__TASK STATEMENT__:
Convert the part of the items that opens with the line containing "How great is" and closes with the line containing "3.01 metres" into a Markdown table with columns Row and Text. Number each row and leave out blank lines.

__RECORDS SUPPLIED__:

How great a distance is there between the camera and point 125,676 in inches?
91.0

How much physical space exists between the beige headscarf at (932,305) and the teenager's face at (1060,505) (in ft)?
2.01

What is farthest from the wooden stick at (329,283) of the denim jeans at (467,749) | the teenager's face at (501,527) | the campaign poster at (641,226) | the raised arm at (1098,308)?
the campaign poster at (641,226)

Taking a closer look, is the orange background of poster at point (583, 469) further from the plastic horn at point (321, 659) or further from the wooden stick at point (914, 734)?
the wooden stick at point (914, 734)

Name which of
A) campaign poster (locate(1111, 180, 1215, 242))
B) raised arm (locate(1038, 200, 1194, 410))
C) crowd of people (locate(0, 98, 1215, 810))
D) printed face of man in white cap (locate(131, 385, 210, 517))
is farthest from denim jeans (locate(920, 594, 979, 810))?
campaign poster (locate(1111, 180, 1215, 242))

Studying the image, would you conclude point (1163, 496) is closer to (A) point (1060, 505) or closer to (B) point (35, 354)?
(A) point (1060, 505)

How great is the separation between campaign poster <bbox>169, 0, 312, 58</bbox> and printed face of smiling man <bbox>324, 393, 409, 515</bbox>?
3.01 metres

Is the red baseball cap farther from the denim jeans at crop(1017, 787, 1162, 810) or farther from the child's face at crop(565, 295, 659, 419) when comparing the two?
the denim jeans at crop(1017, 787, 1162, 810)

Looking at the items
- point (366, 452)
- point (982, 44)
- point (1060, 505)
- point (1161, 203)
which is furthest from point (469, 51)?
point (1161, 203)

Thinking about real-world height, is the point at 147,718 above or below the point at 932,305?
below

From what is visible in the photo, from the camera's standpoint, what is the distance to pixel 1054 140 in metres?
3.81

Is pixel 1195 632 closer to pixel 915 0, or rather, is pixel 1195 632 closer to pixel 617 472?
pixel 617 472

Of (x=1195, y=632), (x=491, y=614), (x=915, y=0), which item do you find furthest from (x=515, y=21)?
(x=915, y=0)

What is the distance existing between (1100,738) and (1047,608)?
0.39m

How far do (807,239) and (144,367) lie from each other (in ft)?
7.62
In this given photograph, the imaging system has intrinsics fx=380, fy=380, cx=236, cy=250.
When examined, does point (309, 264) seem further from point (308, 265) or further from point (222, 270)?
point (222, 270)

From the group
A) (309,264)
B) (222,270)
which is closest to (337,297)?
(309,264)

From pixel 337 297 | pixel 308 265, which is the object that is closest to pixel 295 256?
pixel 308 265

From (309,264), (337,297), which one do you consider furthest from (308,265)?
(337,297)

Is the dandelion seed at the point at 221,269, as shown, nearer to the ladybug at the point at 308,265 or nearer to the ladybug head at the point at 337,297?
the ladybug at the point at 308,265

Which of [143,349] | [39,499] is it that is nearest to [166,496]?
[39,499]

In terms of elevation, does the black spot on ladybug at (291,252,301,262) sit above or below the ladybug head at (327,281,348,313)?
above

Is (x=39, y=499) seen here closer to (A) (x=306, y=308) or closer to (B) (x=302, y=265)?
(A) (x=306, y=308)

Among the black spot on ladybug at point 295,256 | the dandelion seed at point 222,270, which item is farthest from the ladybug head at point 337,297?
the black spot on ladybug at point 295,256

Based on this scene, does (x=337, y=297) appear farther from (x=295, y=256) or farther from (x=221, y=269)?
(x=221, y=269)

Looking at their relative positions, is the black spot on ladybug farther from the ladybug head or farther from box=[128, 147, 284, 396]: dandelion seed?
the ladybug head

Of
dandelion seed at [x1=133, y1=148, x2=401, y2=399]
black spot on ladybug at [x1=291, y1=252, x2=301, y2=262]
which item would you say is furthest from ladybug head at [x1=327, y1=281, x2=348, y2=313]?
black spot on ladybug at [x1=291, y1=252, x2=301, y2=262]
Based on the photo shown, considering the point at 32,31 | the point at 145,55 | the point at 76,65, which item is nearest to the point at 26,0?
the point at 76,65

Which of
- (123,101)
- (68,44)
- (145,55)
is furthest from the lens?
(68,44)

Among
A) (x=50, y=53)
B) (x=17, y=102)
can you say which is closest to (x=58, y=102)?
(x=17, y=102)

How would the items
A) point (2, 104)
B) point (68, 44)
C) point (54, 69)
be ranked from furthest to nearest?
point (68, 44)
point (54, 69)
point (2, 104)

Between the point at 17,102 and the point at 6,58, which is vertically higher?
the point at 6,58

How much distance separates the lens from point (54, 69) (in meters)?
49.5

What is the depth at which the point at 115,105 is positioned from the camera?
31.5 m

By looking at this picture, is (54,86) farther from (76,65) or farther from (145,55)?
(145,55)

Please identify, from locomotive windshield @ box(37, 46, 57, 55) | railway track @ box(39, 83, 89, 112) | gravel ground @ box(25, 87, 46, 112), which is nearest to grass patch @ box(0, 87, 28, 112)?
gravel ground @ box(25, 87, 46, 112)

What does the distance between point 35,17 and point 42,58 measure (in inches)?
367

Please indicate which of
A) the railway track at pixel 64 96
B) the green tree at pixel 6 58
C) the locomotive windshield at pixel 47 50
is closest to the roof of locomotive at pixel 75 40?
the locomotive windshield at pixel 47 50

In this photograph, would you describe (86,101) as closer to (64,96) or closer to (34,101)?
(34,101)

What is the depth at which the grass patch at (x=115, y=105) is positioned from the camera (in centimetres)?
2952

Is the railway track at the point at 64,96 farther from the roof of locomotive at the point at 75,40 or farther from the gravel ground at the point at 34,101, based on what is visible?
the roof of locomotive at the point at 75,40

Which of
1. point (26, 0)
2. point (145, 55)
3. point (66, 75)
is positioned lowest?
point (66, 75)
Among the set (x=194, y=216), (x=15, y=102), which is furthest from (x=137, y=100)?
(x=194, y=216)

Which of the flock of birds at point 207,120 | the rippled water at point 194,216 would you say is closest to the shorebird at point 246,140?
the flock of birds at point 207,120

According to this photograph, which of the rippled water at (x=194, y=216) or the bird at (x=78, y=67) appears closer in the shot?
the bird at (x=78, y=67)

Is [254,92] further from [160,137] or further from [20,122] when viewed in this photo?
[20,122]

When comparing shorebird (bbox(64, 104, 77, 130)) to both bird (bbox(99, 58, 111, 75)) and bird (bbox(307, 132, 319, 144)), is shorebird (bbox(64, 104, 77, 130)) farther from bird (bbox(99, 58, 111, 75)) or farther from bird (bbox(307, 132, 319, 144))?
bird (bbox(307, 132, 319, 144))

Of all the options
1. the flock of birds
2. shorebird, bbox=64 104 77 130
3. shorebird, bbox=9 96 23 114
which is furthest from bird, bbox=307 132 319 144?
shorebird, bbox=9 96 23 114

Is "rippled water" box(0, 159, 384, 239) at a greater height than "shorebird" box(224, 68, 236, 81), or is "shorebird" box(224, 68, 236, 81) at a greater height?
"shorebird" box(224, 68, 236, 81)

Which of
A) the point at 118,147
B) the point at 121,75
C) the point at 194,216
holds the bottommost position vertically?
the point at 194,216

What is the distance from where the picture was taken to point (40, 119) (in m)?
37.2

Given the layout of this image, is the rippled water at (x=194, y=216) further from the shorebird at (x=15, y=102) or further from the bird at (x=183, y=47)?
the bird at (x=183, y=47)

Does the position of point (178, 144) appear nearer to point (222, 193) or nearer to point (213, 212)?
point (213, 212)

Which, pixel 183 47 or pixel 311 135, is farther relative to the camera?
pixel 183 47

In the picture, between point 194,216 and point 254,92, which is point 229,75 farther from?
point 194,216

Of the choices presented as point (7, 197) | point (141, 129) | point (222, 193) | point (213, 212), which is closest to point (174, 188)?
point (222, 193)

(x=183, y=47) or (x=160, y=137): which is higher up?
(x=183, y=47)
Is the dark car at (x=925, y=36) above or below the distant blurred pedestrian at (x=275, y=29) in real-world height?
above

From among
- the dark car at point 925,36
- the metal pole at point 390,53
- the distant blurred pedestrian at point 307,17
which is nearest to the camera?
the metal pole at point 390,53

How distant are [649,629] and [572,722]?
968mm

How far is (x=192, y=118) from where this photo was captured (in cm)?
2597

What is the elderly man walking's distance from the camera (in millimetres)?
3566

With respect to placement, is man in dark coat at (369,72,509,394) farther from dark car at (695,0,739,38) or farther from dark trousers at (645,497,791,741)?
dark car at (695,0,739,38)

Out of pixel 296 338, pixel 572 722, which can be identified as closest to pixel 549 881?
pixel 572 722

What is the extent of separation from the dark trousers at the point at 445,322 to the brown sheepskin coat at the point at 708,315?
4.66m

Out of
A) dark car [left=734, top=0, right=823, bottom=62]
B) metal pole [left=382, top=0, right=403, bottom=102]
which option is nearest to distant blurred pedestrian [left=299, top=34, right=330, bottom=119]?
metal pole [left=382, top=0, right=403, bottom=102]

__REPLY TO THE EXERCISE__:
| Row | Text |
|---|---|
| 1 | How great is the separation between campaign poster <bbox>169, 0, 312, 58</bbox> and printed face of smiling man <bbox>324, 393, 409, 515</bbox>? |
| 2 | 3.01 metres |